■ DIRECTIVE
Reproduce the records verbatim, starting at the line that contains "Regarding spatial layout, is" and ending at the close of the records, with both ends included and the pictures omitted.

■ DATA TO USE
* START *

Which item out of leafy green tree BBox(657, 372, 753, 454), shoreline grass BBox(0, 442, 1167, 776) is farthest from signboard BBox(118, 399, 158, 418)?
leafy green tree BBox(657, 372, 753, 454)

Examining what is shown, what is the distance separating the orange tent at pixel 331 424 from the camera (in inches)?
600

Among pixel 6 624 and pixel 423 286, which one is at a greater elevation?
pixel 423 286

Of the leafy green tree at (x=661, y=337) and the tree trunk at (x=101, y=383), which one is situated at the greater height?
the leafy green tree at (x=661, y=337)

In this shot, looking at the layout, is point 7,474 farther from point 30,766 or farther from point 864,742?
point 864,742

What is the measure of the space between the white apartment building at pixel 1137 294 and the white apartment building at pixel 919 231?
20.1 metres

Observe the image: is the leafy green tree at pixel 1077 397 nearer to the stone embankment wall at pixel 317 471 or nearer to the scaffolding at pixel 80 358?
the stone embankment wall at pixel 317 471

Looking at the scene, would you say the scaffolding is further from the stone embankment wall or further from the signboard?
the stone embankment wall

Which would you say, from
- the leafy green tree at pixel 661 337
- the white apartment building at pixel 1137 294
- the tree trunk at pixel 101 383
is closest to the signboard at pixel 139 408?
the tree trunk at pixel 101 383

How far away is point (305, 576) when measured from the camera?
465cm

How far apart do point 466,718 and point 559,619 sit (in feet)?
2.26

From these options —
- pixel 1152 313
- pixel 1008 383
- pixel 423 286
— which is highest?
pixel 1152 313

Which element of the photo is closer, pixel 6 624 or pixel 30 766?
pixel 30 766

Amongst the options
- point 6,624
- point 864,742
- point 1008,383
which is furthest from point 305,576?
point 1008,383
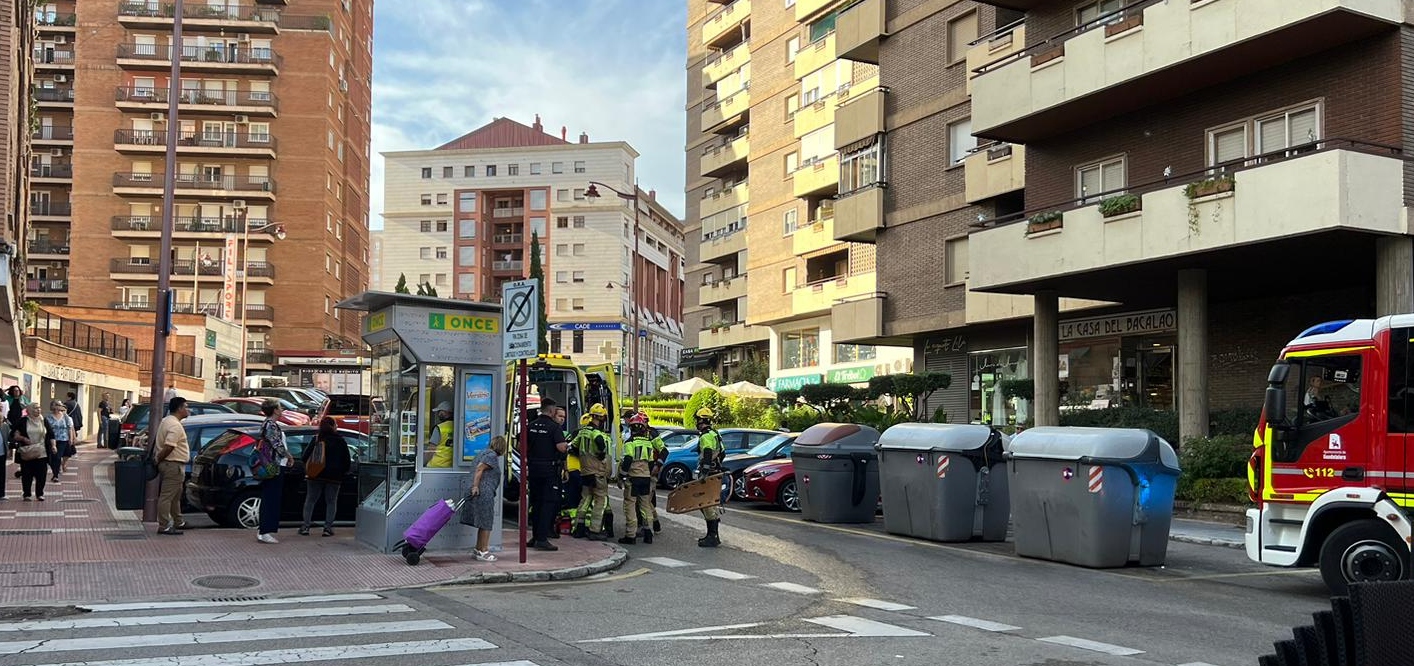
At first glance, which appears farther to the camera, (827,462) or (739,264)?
(739,264)

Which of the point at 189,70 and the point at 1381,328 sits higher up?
the point at 189,70

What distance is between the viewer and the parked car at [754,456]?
24234 millimetres

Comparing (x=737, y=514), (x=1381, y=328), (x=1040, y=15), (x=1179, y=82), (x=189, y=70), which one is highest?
(x=189, y=70)

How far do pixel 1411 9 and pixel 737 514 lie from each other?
1308cm

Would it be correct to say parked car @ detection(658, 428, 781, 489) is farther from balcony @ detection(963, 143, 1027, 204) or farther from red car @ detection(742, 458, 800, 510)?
balcony @ detection(963, 143, 1027, 204)

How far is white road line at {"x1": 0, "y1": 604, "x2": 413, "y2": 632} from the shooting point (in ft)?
30.4

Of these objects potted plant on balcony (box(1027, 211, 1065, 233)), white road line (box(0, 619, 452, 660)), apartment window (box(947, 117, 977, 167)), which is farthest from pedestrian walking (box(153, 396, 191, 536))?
apartment window (box(947, 117, 977, 167))

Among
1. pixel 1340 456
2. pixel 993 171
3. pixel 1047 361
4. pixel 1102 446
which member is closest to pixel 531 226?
pixel 993 171

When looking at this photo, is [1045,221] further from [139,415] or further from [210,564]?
[139,415]

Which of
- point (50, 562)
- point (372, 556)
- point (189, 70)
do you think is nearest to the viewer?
point (50, 562)

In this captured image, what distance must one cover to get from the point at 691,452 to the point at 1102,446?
1286cm

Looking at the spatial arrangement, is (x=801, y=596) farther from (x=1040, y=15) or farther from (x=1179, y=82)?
(x=1040, y=15)

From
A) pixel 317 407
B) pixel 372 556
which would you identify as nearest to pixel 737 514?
pixel 372 556

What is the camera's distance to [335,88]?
289 feet
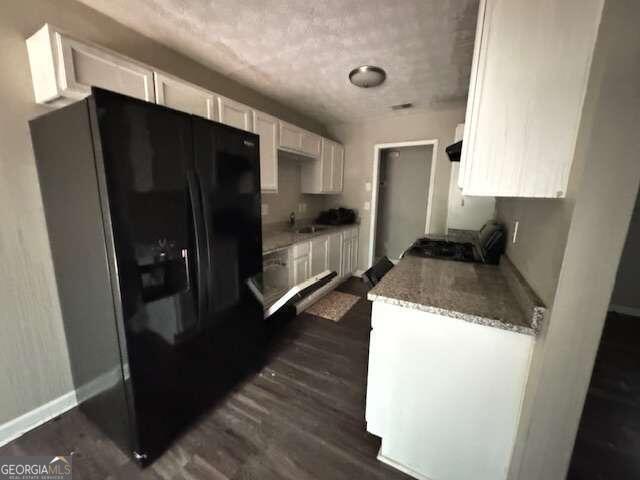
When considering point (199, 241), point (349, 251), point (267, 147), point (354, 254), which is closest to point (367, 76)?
point (267, 147)

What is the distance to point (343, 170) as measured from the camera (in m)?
4.17

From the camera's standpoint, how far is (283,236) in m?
3.02

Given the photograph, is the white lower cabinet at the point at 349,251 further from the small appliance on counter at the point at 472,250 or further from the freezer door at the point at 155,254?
the freezer door at the point at 155,254

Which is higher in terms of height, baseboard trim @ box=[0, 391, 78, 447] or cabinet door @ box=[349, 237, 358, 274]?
cabinet door @ box=[349, 237, 358, 274]

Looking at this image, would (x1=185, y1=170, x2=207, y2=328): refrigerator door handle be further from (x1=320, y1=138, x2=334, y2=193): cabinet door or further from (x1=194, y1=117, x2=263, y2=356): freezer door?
(x1=320, y1=138, x2=334, y2=193): cabinet door

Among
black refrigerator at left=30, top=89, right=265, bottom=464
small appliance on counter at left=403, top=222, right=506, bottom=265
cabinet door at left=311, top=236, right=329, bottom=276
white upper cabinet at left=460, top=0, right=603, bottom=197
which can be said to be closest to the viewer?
white upper cabinet at left=460, top=0, right=603, bottom=197

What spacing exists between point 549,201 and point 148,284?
176 cm

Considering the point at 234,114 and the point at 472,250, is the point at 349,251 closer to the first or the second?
the point at 472,250

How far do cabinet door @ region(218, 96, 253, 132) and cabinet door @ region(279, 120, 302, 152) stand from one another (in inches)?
18.7

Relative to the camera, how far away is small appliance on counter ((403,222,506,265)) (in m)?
1.81

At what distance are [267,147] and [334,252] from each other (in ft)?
5.51

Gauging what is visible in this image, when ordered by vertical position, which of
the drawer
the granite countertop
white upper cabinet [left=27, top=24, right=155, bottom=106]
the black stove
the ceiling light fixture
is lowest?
the drawer

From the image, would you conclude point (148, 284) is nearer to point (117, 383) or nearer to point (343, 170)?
point (117, 383)

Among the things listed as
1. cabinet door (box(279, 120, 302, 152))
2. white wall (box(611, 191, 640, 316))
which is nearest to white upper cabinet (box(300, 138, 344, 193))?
cabinet door (box(279, 120, 302, 152))
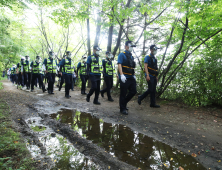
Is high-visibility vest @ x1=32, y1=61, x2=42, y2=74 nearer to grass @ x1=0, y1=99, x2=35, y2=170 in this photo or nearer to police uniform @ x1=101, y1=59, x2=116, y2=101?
police uniform @ x1=101, y1=59, x2=116, y2=101

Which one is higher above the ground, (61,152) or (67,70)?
(67,70)

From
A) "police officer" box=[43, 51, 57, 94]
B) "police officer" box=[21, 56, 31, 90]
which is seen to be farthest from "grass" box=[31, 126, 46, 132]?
"police officer" box=[21, 56, 31, 90]

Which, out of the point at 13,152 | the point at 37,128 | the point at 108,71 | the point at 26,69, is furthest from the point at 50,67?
the point at 13,152

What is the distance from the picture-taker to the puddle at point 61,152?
203cm

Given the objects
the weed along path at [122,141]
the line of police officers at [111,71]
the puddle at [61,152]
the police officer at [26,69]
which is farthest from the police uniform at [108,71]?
the police officer at [26,69]

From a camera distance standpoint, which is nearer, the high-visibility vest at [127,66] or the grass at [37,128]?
the grass at [37,128]

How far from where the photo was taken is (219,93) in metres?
4.92

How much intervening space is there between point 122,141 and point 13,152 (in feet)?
5.96

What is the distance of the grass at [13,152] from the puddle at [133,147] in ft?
3.62

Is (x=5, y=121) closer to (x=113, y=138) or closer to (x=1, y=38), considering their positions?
(x=113, y=138)

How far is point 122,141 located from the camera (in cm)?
283

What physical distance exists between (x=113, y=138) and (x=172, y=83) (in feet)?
14.3

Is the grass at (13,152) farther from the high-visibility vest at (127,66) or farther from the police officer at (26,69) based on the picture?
the police officer at (26,69)

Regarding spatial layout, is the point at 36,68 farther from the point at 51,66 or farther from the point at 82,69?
the point at 82,69
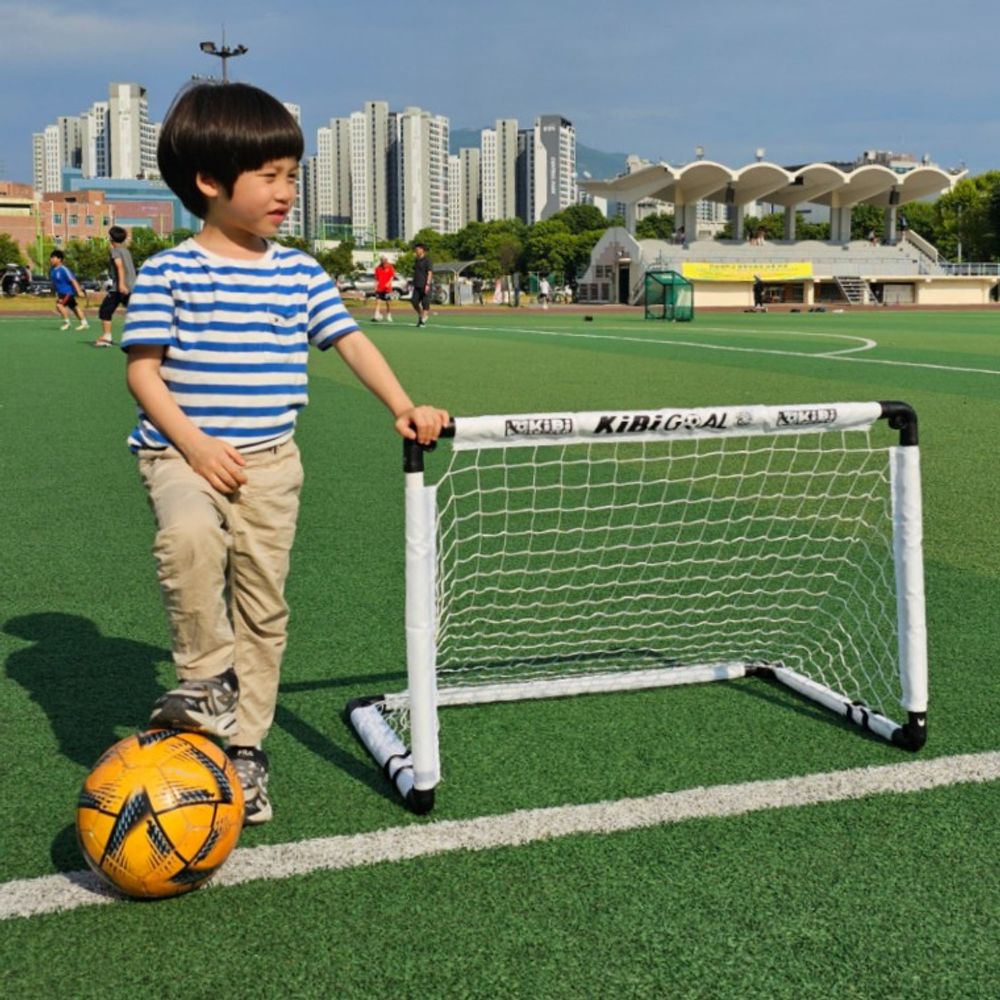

* END *

■ FINAL RESULT
Regarding spatial layout, is the point at 36,68 farther from the point at 51,66 or farther from the point at 82,69?
the point at 82,69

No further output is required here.